Dietary cholesterol consumption and intestinal cholesterol absorption contribute to plasma cholesterol levels, a risk factor for coronary heart disease. The molecular mechanism of sterol uptake from the lumen of the small intestine is poorly defined. We show that Niemann-Pick C1 Like 1(NPC1L1) protein plays a critical role in the absorption of intestinal cholesterol. NPC1L1 expression is enriched in the small intestine and is in the brush border membrane of enterocytes. Although otherwise phenotypically normal, NPC1L1-deficient mice exhibit a substantial reduction in absorbed cholesterol, which is unaffected by dietary supplementation of bile acids. Ezetimibe, a drug that inhibits cholesterol absorption, had no effect in NPC1L1 knockout mice, suggesting that NPC1L1 resides in an ezetimibe-sensitive pathway responsible for intestinal cholesterol absorption.

Niemann-Pick C1 Like 1 (NPC1L1) is the intestinal phytosterol and cholesterol transporter and a key modulator of whole-body cholesterol homeostasis.

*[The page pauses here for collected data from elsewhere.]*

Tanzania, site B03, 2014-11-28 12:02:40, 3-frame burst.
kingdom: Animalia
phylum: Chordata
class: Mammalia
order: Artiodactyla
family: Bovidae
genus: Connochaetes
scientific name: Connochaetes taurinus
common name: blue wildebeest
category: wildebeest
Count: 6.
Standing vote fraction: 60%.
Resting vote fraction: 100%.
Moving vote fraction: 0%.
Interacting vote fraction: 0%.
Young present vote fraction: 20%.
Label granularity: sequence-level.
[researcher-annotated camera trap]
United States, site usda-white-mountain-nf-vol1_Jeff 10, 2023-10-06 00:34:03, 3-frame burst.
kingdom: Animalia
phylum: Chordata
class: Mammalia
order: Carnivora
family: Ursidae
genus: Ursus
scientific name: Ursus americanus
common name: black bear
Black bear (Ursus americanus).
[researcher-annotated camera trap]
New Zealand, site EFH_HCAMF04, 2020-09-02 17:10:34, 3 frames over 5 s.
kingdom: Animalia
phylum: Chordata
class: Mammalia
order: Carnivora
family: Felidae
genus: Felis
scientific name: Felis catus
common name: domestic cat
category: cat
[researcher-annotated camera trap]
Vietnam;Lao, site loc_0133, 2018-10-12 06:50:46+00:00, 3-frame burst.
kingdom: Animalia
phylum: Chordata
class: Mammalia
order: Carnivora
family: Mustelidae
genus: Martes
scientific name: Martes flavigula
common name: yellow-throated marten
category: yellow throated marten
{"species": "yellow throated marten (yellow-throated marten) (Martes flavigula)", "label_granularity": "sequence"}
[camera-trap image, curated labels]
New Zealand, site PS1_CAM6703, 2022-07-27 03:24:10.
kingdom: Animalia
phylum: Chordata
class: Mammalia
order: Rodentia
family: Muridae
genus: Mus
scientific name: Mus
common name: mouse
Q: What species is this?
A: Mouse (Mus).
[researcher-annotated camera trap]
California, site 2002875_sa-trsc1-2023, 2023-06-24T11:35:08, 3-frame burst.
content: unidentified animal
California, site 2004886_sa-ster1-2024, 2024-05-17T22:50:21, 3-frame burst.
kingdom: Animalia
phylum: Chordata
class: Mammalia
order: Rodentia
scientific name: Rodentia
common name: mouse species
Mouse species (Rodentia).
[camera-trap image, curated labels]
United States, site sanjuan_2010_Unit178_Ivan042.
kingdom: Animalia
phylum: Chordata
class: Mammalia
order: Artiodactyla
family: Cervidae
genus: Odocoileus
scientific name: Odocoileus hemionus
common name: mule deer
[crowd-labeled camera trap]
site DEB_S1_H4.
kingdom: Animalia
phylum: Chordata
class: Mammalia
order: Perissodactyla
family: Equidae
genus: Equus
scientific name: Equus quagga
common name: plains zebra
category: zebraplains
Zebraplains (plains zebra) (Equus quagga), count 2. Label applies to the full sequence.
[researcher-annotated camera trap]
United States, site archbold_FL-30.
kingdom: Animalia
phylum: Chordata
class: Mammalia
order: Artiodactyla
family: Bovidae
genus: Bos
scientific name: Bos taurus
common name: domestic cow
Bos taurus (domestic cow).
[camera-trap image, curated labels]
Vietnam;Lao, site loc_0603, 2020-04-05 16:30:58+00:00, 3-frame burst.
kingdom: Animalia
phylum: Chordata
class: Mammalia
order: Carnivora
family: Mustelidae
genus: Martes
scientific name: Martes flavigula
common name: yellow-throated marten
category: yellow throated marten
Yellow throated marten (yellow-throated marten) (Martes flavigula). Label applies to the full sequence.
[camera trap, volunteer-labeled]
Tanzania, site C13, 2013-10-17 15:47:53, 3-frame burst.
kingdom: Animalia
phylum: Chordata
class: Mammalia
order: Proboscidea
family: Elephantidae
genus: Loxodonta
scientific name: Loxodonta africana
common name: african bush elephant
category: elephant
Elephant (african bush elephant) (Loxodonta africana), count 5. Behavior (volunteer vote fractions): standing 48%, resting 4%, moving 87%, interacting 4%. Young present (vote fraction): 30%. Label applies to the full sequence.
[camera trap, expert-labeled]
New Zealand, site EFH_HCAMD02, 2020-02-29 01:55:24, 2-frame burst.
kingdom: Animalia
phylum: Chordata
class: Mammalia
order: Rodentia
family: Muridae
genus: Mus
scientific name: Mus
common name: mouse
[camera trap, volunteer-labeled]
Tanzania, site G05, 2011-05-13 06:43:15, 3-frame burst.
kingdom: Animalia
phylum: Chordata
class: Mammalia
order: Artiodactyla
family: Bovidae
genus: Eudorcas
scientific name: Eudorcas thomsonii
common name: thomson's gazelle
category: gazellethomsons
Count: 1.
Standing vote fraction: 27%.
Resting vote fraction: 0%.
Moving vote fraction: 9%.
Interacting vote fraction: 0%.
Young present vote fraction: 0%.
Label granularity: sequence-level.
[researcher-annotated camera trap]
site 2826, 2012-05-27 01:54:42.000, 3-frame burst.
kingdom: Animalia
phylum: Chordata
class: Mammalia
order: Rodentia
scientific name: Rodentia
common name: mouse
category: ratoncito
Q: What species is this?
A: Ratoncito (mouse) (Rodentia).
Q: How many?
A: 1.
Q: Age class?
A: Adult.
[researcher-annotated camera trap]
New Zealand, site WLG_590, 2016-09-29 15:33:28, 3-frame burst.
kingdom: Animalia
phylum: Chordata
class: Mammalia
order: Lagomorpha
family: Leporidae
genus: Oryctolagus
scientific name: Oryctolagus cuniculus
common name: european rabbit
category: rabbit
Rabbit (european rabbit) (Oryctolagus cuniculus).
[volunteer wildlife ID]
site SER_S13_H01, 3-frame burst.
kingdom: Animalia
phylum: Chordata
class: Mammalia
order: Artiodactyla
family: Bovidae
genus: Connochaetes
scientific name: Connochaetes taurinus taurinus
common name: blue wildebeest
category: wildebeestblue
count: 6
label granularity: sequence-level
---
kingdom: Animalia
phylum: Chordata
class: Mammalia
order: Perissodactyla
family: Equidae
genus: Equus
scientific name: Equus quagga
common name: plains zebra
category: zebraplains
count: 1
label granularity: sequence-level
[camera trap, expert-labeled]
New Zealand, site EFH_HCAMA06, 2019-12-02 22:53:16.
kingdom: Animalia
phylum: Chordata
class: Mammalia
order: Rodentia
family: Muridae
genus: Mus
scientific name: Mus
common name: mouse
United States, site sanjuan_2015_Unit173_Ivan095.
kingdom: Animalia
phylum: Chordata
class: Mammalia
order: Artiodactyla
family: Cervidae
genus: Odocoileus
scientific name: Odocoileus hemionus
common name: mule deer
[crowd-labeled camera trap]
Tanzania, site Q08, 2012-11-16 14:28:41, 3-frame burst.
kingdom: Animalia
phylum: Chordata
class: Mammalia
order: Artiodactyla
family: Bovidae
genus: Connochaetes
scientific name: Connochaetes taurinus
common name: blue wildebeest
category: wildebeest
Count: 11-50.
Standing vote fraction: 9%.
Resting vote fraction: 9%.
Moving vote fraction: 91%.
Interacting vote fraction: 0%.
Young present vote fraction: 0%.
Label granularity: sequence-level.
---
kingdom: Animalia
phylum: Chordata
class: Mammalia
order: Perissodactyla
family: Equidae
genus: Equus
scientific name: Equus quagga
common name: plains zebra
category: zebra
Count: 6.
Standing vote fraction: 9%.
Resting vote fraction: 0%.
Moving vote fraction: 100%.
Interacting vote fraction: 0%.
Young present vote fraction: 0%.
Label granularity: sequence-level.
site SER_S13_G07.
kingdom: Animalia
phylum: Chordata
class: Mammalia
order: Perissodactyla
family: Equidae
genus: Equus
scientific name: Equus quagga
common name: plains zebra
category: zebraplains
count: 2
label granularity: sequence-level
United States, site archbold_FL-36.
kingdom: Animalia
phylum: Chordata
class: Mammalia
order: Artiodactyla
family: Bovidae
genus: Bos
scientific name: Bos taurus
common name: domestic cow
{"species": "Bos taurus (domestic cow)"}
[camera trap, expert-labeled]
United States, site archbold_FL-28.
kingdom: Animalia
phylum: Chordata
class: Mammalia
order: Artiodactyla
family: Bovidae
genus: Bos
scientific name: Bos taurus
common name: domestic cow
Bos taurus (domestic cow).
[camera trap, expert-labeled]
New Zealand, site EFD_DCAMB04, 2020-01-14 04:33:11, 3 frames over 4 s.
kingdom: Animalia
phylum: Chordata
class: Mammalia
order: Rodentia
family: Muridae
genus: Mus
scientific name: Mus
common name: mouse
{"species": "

Niemann-Pick C1 Like 1 (NPC1L1) is a protein localized in jejunal enterocytes that is critical for intestinal cholesterol absorption. The uptake of intestinal phytosterols and cholesterol into absorptive enterocytes in the intestine is not fully defined on a molecular level, and the role of NPC1L1 in maintaining whole body cholesterol homeostasis is not known. NPC1L1 null mice had substantially reduced intestinal uptake of cholesterol and sitosterol, with dramatically reduced plasma phytosterol levels. The NPC1L1 null mice were completely resistant to diet-induced hypercholesterolemia, with plasma lipoprotein and hepatic cholesterol profiles similar to those of wild type mice treated with the cholesterol absorption inhibitor ezetimibe. Cholesterol/cholate feeding resulted in down-regulation of intestinal NPC1L1 mRNA expression in wild type mice. NPC1L1 deficiency resulted in up-regulation of intestinal hydroxymethylglutaryl-CoA synthase mRNA and an increase in intestinal cholesterol synthesis, down-regulation of ABCA1 mRNA, and no change in ABCG5 and ABCG8 mRNA expression. NPC1L1 is required for intestinal uptake of both cholesterol and phytosterols and plays a major role in cholesterol homeostasis. Thus, NPC1L1 may be a useful drug target for the treatment of hypercholesterolemia and sitosterolemia.